News about the deadly hurricane that made landfall in Houston over the weekend seems to be everywhere. With children exposed to more media than ever these days, many parents are left wondering how they can make their kids feel safe amid these images of devastation.
“When talking to your child about tragedies like the aftermath of Hurricane Harvey, it’s important to help them feel safe and emotionally secure,” said Jimmy Venza, PhD, executive director of the Lourie Center for Children’s Social & Emotional Wellness. “Be curious about what your child is thinking and feeling. Ask open questions to hear how he or she is trying to make sense of something so big and scary.”
It’s important that you ensure your message is appropriate for your child based on their age and maturity level. For example, a preschooler may feel reassured to hear that sometimes scary things happen but that you’ll make sure they are safe.

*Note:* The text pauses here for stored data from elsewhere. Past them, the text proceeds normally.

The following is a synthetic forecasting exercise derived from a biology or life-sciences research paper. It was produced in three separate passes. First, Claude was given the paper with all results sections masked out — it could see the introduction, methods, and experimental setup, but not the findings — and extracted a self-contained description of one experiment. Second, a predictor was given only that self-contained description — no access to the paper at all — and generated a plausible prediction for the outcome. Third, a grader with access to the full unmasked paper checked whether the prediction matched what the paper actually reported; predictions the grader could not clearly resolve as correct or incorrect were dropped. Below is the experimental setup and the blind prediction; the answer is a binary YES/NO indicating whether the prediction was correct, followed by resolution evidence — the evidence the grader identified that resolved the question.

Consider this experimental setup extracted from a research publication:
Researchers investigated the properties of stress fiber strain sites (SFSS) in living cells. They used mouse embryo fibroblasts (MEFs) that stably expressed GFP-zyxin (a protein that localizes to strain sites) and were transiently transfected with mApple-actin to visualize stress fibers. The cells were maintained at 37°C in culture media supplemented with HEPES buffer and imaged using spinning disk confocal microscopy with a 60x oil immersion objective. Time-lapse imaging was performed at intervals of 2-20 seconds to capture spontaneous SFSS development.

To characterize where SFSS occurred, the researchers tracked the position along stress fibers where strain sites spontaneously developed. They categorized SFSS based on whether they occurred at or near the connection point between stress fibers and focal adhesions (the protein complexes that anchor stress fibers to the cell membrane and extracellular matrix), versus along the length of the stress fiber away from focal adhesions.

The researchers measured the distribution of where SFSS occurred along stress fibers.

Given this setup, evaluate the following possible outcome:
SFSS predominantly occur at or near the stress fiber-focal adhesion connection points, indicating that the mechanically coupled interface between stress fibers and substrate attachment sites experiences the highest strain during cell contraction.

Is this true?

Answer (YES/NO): NO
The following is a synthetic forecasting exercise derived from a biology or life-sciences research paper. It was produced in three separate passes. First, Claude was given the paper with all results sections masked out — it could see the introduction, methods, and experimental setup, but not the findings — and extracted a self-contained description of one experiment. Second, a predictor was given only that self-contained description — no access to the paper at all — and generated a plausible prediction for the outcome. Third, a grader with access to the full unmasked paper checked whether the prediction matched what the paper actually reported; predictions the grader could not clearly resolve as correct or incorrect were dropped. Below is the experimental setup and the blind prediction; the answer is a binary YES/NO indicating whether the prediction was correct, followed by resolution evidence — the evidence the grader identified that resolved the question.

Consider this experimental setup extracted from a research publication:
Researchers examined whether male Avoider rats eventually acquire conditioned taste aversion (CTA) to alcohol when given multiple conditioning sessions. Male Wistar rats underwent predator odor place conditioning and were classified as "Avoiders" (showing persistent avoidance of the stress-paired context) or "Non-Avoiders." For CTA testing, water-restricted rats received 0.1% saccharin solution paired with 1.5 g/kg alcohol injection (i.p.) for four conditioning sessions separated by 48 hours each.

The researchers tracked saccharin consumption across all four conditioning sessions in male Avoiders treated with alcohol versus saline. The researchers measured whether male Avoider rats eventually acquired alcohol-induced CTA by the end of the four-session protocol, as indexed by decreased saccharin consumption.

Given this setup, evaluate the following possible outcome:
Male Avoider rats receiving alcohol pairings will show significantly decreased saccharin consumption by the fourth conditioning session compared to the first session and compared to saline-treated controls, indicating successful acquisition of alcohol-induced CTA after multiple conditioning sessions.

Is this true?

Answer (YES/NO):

Meanwhile, a teenager or middle-school child may want to learn about how they can prepare for similar disasters.
“Help your child understand that it’s normal to feel scared or anxious sometimes and reassure them you are there to keep them safe, and that others adults are working to help those in trouble,” added Dr. Venza.
Once you’ve opened the line of communication, it’s important to offer your children support or help them cope with their emotions.
- Empower your child to help, whether it’s gathering supplies to donate or volunteering at a church or community event to help victims.
- Offer concrete reassurance by explaining what you can do to keep them safe and how to prepare for natural disasters, if age-appropriate.
- Lighten the mood by drawing attention to positive news, praising good deeds and engaging in a fun activity instead of watching the news.